GHARIB: Mr. Icahn, don't take this the wrong way, but some critics call you an unlikely Robin Hood, that it's not so much that you're a shareholder activist, but that you're somebody looking to make a quick buck and that some of the fixes that you put into these companies may be good for the short run, but they're not always in the best long-term interests of a company. What do you say to that?
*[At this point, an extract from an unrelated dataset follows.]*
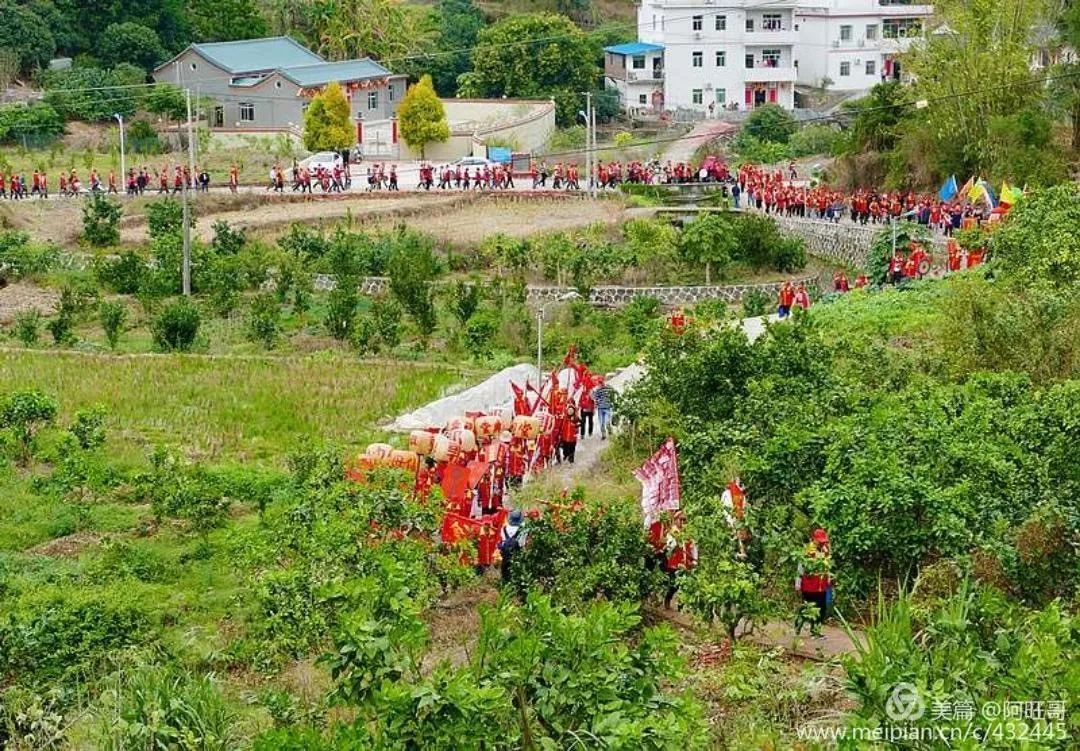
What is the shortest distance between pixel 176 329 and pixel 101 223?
15.2 meters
ICAHN: Well, there's two questions. One, I'm not telling you I'm a Robin Hood. I do it because I'm a fiduciary for my fund, a hedge fund. I'm a fiduciary, really to the people who invest with me and I'm one of my own investors, so I'm a fiduciary to myself, OK? I'm not here to tell you that I'm Robin Hood or doing it for anybody else. But it does work out inordinately well for shareholders. They did make $55 billion in the last year, if they were just invested in the companies we went into.

GHARIB: But the long-term.

ICAHN: OK, let's talk about that. Every company that I've gotten into -- every one -- without exception, we've put millions, if not hundreds of millions of dollars into these companies. We're not against investing, so that's nonsense to say that we're just looking for short-term fixes. We're looking to save costs and stop the waste. I just got into Imclone six to eight months ago. We've saved hundreds of millions in costs, but we're spending a lot more on clinical testing and research. So we're not against it. We're just against waste. So that's a completely -- that criticism in my mind absolutely makes no sense.

GHARIB: Mr. Icahn, thank you very much for your time. ICAHN: A pleasure being here.

GHARIB: We contacted Motorola about Icahn's charges about actions by the company's board, but Motorola declined to comment.